View from Brussels: Farewell EU, for parting is such sweet funding sorrow

As the Brexit negotiations trudge doggedly on, the UK-EU divorce settlement torturously drawn out, what does the future hold for all parties involved?

Many - maybe nearly all - political decisions lead to gains for some group and losses to others. You build a power station down by the shore and what leads to the greater good of the nation may lead to some loss quality of life of locals affected. What you do is you determine the political morality that justifies the decision made and/or provide some compensation mechanism for the losers.

There is no doubt about it: British EU membership meant British fishermen were fished out of their home waters. And the availability of cheap East European labour affected local employment in fruit-picking areas of Britain. But there were winners from EU membership, too. 

The various business and manufacturing lobbies screaming blue murder when the Brexit vote turned out the way it did testifies to that. Surely they have a keen perception of their members’ interests, do they not? Was it 92 per cent of representatives for the motor industry that preferred to stay in? Not to mention City interests. 

Somehow, however, the negative stories about the EU always seemed to crowd out the remainers’ “positive story”. Maybe there is something about human nature, that we accentuate and remember the negative rather than a positive.  Relationship counsellors will tell you that every unkind word to your partner has to be compensated for by five “positive words” to restore the equilibrium of the relationship. Simply, negatives hit harder - we remember them better than positives. There are probably evolutionary reasons for this. Anyway, it could be argued it meant we remember the losers rather than the winners from EU membership.

British scientists are one group that definitely benefited from EU membership: according to a poll conducted by Nature last year, 83 per cent were remainers and are one group that stands to lose when the UK leaves. Weren’t they heard enough during the referendum debate? Was that because, on top of the natural bias towards the negative I just described, it was the age-old problem of the British science community’s low profile on the British political scene?

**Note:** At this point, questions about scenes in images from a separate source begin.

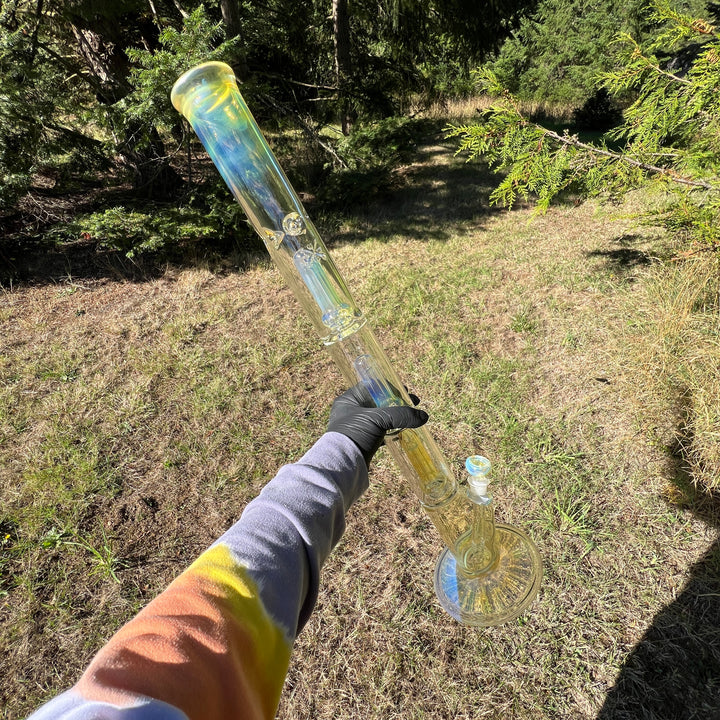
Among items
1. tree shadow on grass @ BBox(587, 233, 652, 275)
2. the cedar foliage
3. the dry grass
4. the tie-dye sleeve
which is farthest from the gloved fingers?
tree shadow on grass @ BBox(587, 233, 652, 275)

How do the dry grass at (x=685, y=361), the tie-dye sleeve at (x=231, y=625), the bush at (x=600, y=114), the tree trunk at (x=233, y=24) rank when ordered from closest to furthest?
the tie-dye sleeve at (x=231, y=625), the dry grass at (x=685, y=361), the tree trunk at (x=233, y=24), the bush at (x=600, y=114)

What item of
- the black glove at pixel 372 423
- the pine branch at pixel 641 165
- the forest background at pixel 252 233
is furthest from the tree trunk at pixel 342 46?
the black glove at pixel 372 423

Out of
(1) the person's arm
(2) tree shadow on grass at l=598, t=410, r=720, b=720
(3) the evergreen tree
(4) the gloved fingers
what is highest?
(1) the person's arm

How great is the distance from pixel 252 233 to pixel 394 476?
3.95m

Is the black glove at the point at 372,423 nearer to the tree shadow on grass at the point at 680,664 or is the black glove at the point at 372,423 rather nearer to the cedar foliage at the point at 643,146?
the tree shadow on grass at the point at 680,664

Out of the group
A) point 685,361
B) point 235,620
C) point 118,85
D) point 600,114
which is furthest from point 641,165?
Answer: point 600,114

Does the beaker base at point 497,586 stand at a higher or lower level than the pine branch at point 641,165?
lower

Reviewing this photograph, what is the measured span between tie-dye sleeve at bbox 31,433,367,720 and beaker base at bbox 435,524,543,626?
31.0 inches

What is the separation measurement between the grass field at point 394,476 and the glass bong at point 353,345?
44cm

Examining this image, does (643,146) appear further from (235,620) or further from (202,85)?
(235,620)

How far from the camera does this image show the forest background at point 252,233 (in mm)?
2256

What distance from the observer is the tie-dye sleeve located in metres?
0.56

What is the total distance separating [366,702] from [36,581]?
68.6 inches

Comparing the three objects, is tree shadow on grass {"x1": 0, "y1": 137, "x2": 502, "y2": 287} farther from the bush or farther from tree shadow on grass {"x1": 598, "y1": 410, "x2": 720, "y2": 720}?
the bush
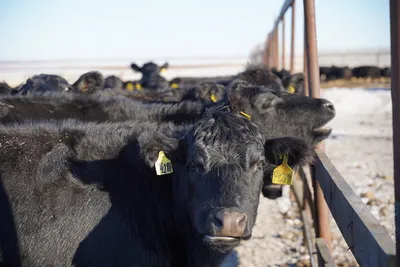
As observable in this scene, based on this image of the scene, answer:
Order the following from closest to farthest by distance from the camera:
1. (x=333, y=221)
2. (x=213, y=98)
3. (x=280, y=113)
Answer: (x=280, y=113), (x=333, y=221), (x=213, y=98)

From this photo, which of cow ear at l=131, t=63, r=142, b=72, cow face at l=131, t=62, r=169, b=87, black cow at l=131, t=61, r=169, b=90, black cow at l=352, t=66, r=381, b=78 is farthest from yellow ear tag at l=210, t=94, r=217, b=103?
black cow at l=352, t=66, r=381, b=78

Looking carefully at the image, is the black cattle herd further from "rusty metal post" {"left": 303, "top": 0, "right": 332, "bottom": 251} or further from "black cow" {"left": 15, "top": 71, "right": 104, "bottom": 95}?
"black cow" {"left": 15, "top": 71, "right": 104, "bottom": 95}

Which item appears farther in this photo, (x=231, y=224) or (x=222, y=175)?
(x=222, y=175)

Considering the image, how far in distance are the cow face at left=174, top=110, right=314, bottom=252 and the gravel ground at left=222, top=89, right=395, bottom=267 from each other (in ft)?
7.51

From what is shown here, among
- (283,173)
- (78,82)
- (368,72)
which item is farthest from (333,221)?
(368,72)

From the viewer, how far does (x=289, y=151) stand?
3.62 metres

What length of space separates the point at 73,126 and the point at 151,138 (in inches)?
28.9

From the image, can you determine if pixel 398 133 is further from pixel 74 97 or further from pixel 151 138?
pixel 74 97

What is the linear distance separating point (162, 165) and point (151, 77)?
44.9ft

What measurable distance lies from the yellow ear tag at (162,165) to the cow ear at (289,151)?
79 centimetres

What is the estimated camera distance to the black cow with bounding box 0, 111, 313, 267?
324 centimetres

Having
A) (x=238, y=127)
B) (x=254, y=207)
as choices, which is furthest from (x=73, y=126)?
(x=254, y=207)

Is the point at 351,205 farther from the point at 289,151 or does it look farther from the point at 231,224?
the point at 289,151

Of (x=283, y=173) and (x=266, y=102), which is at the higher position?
(x=266, y=102)
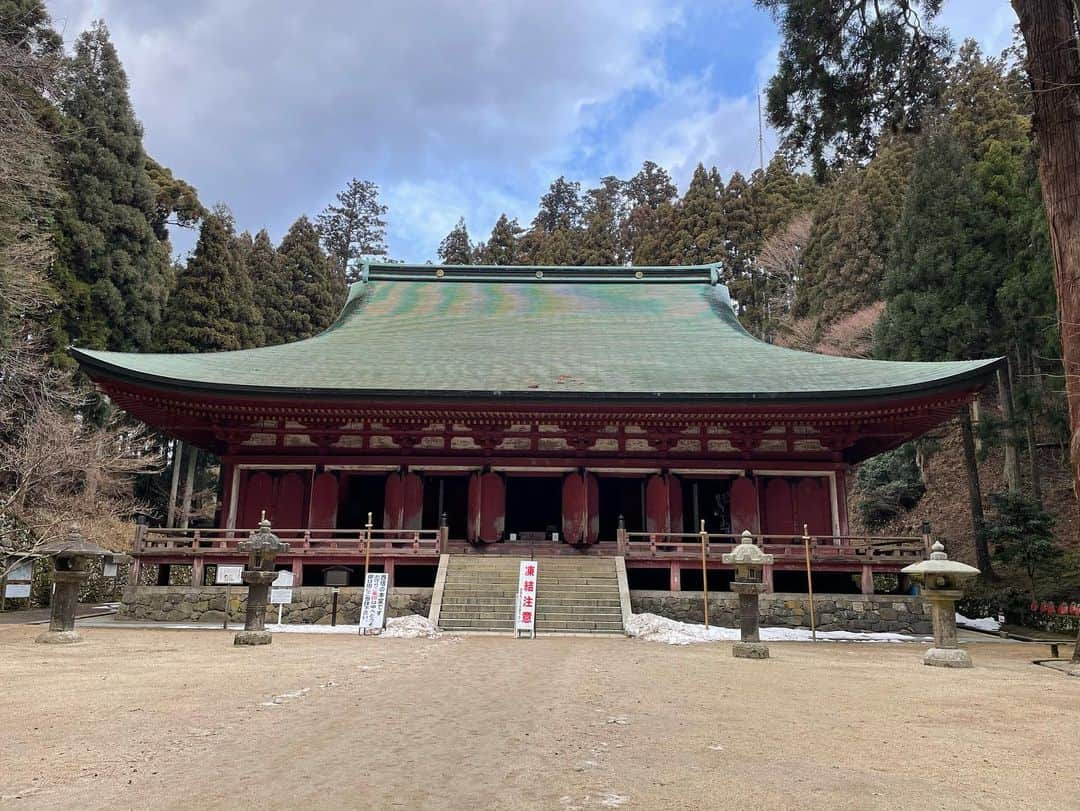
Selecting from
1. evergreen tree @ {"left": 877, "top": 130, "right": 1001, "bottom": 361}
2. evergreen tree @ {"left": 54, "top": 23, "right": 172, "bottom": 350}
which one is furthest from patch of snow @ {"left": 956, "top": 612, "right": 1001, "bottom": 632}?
evergreen tree @ {"left": 54, "top": 23, "right": 172, "bottom": 350}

Anyway, as the final Brexit settlement begins to get worked out, here is a salutary story from Switzerland. Everyone knows that immigration is the most neuralgic issue in Europe at the moment. The latest EU summit, starting today, pits the European commission and some of the larger member states, who want an EU-wide refugee redistribution mechanism, against the smaller East European members states who feel railroaded into agreeing something which is not in their national interest and fails to take into account Europe’s long-term interests in a world whose population will soon hit eight billion and still rising fast.

Switzerland has a kind of associate membership of the EU which some Brexiteers see as a model for Britain when it leaves. It had to go along with free movement of citizens; in return, among other things, it got access to the EU science programmes, from which the country was one of the largest per capita beneficiaries. The Federal Institute of Technology in Zurich is one of the world’s best universities.

Then, in February 2014, they had one of those famously democratic binding referendums, promoted by the Swiss Populist party, the SVP. The country imposed immigration controls. This contravened the terms of their associate membership and the EU’s reaction was instantaneous. One of the consequences was that Switzerland was cut out of the Horizon 2020 programme, in particular the lucrative and prestigious European Research Council grants. There is an article online in which Swiss scientists pour out their laments

After a year, access to one-third of the programme was restored, but Swiss researchers missed two important funding calls and it was not until the end of 2016 that Swiss researchers could reapply for the same range of funding programmes as before the referendum. To be let back in from the cold, the Swiss government rolled back on some of their immigration controls.

The Swiss scientists quoted in the article that Brexit could be a boon to some, that continental research teams wouldn’t mind not having to compete with Oxford and Cambridge’s best for European Research grants. Not very cricket, but that is life. 

I suppose the lesson is: the British science community must make sure their interests are not sacrificed when Theresa May negotiates to secure permanent control over Britain’s  borders. We don’t know how long Angela Merkel will remain in office, but the Swiss example shows how the EU is willing to play hardball over this most contested issue, even with a quiescent and unproblematic associate member like Switzerland.